## What to do
a - Answer these questions using the glossary.
(i) Which agency developed the Digital Line Graph format?
(ii) According to the glossary, a basis shape is either which of two geometric shapes?
(iii) How many faces does a dodecahedron have, and what shape are they?
b - Recast the glossary paragraph beginning "Dodecahedron (n)" as a short bulleted list that keeps its facts.

## Text
:::::

Basis Shape (n) A geometric shape, either a polygon or a polyhedron, in which a tessellation is rooted.

Cell (n) A topological primitive; an areal subdivision of a tessellation.

Characteristic Point (n) A point on a polyline or along a continuous curve that has perceptual significance in human recognition of a shape.

Coordinate (n) An ordered n-tuple of numbers that denotes the position of a point within some manifold and metric space.

Data (pl. n) Compiled or encoded facts abstracting aspects of a reality of interest; see trivia.

Data Model (n) A conceptual organization of phenomena for the purposes of data abstraction.

Data Quality (n) The accuracy, consistency, completeness, lineage and currency of a set of measurements; often described asmetadata.

Data Structure (n) A specific organization of sets of data elements in a computer's memory.

DLG (ack) Digital Line Graph: A standard encoding format for vector-topological map data developed by The U.S. Geological Survey (USGS).

Dodecahedron (n) A regular Platonic polyhedron consisting of 20 vertices, connected by 30 edges to form 12 pentagonal faces.

:::::

## Dataset entries
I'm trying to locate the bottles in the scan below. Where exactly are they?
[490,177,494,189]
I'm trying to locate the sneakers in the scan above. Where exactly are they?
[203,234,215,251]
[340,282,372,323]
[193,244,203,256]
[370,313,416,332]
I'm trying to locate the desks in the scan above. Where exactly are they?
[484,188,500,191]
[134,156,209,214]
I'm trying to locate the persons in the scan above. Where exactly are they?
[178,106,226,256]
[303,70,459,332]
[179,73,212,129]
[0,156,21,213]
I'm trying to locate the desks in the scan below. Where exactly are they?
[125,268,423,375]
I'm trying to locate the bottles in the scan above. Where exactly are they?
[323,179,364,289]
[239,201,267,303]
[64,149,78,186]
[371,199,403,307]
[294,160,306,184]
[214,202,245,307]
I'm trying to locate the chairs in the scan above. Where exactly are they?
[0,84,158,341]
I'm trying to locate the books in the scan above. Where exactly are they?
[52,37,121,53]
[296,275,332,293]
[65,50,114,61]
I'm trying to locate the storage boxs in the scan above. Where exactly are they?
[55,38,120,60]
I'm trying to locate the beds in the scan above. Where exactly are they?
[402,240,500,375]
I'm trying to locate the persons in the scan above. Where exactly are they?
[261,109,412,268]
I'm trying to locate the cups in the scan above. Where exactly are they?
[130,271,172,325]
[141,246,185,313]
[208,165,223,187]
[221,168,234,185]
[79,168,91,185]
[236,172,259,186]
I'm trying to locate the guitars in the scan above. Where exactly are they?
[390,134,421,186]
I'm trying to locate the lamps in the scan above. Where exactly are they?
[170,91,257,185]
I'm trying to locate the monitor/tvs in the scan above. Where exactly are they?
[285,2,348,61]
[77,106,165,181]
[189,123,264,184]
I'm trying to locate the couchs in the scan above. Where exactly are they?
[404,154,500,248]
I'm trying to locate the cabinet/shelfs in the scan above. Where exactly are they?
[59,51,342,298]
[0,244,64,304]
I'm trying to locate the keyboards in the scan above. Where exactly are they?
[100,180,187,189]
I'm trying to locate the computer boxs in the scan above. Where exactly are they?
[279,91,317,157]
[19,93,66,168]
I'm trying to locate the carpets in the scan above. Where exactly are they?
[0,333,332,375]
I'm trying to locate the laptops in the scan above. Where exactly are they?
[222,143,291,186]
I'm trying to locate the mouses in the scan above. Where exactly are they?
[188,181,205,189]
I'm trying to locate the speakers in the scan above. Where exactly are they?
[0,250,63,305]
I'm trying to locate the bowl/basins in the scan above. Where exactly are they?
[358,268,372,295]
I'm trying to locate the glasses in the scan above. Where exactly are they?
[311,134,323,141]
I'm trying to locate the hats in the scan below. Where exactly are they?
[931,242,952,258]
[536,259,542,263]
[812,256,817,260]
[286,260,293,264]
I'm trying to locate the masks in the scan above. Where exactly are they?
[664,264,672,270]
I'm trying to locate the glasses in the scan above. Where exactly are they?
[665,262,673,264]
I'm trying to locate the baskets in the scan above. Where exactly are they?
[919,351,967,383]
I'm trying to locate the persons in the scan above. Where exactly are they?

:::::

## Answers
a -
(i) The U.S. Geological Survey (USGS).
(ii) A polygon or a polyhedron.
(iii) It has 12 faces, and they are pentagonal.

b -
Dodecahedron (noun):
- A regular Platonic polyhedron
- 20 vertices
- 30 edges connecting the vertices
- 12 pentagonal faces